**Your assignment**. In the records below, find the line containing "Bright Yellow Green" and the line containing "Pelicans are to". Give again exactly those lines and every line between them, omitting the pictures.

**Entries supplied**.
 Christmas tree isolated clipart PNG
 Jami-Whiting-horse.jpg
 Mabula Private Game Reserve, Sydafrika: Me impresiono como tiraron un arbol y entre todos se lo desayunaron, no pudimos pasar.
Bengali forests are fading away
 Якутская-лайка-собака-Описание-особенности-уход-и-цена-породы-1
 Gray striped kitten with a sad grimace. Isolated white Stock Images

...

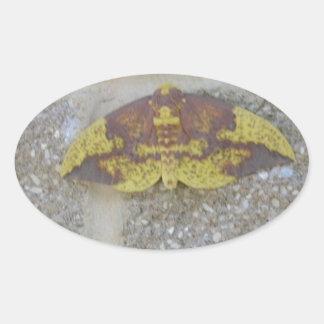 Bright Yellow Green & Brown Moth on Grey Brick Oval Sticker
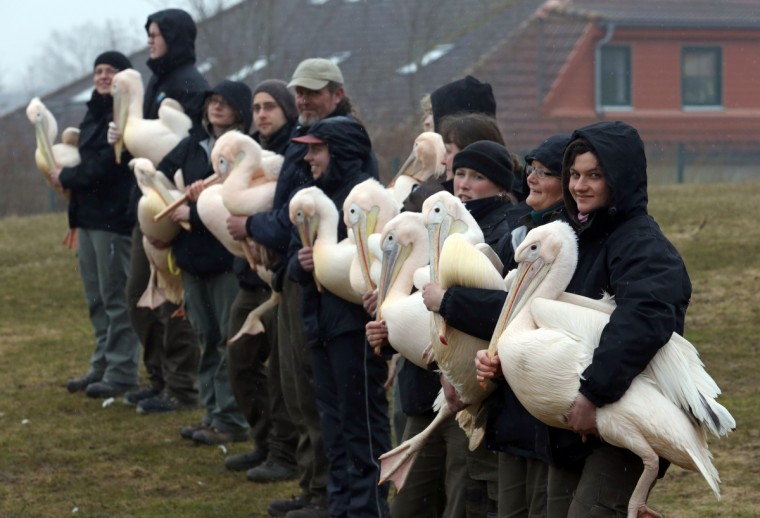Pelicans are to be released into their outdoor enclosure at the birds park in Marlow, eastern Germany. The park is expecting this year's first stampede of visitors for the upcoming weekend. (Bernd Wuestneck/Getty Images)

==

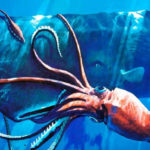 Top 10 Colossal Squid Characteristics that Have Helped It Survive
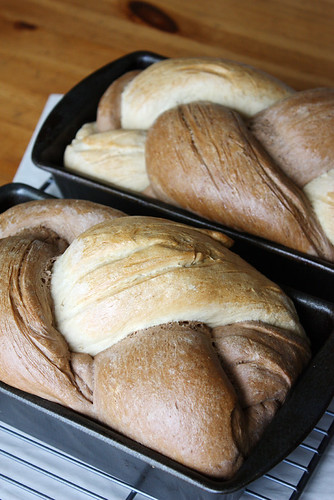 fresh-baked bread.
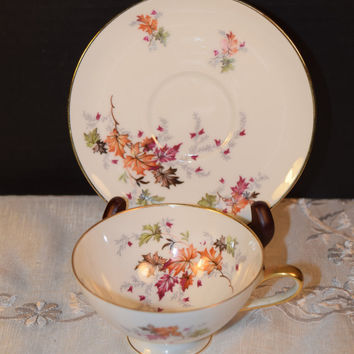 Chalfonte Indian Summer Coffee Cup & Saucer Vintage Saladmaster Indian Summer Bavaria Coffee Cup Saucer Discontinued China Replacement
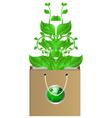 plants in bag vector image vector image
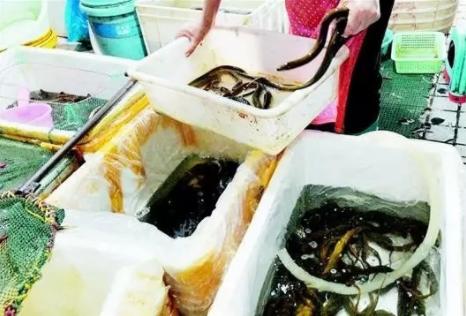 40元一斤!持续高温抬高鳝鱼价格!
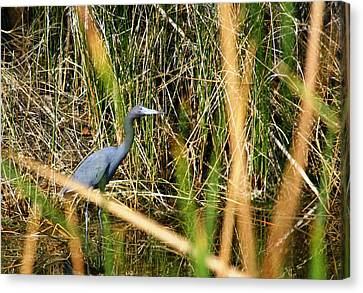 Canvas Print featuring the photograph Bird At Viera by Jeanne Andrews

**The completed task**.
 Bright Yellow Green & Brown Moth on Grey Brick Oval Sticker
Pelicans are to be released into their outdoor enclosure at the birds park in Marlow, eastern Germany. The park is expecting this year's first stampede of visitors for the upcoming weekend. (Bernd Wuestneck/Getty Images)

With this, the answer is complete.